• _What is expected_
Omit images. Retype all entries verbatim.

[[ Supplied data, beginning ]]

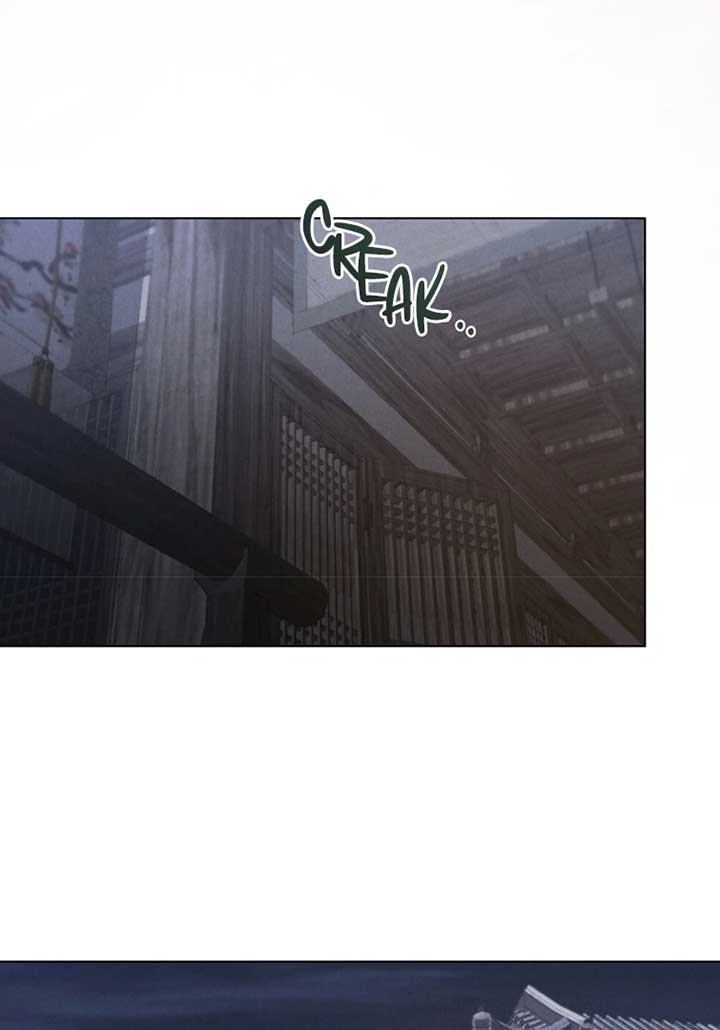 Wild Night Chapter 42 - Page 58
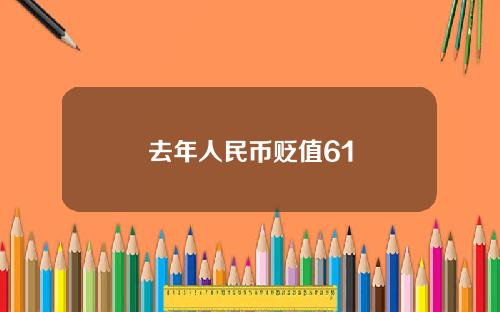 去年人民币贬值61
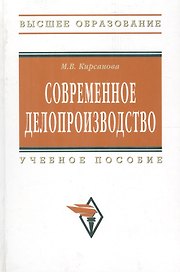 Современное делопроизводство: Учебное пособие - 4-е изд. - (Высшее образование) (ГРИФ) /Кирсанова М.В.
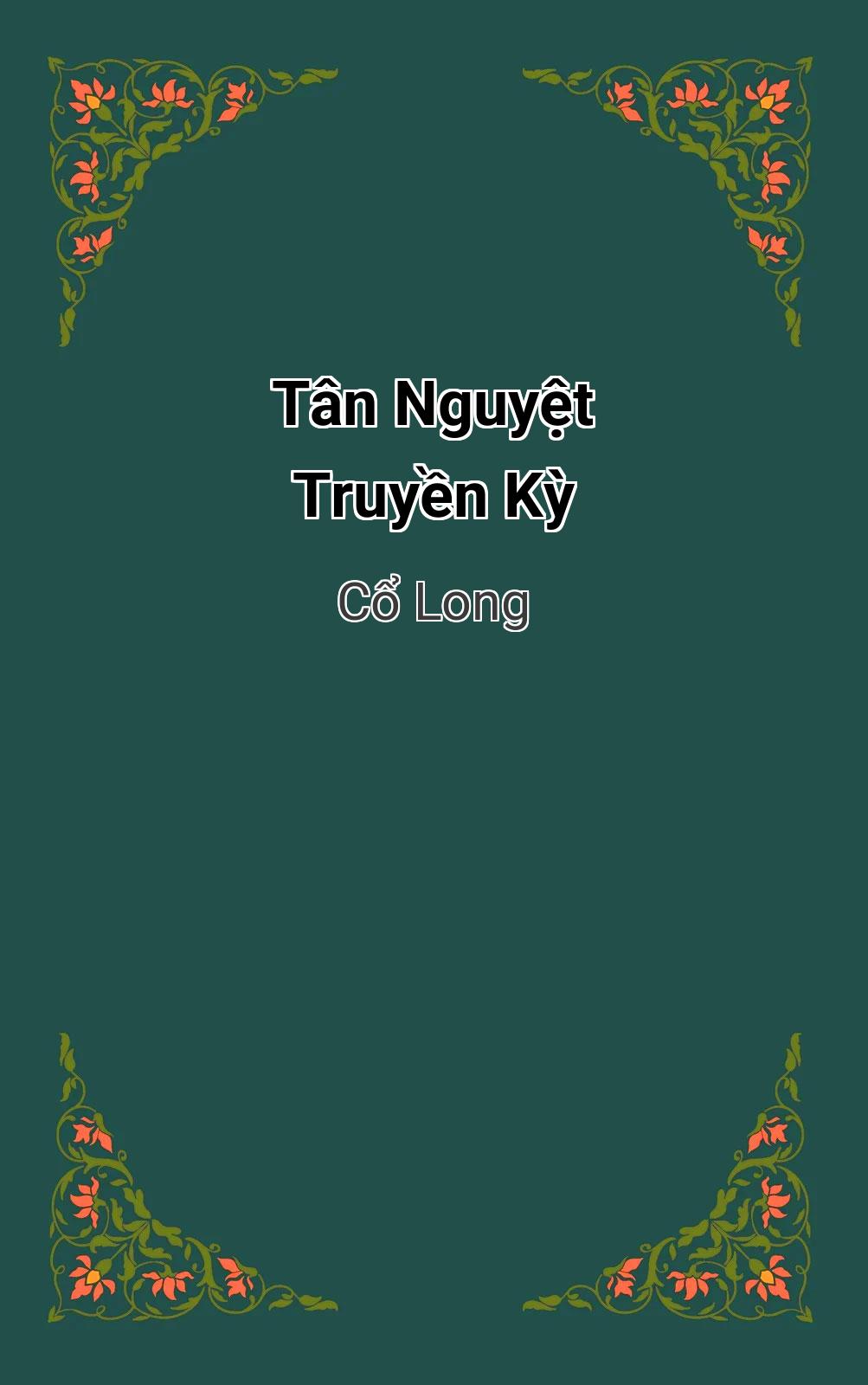 Tân Nguyệt Truyền Kỳ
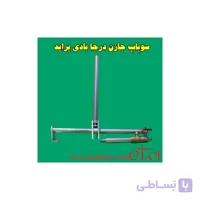 ساق سوپاپ جازن درجا بادی پراید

[[ Supplied data, end ]]

• _Exercise answer_
 Wild Night Chapter 42 - Page 58
 去年人民币贬值61
 Современное делопроизводство: Учебное пособие - 4-е изд. - (Высшее образование) (ГРИФ) /Кирсанова М.В.
 Tân Nguyệt Truyền Kỳ
 ساق سوپاپ جازن درجا بادی پراید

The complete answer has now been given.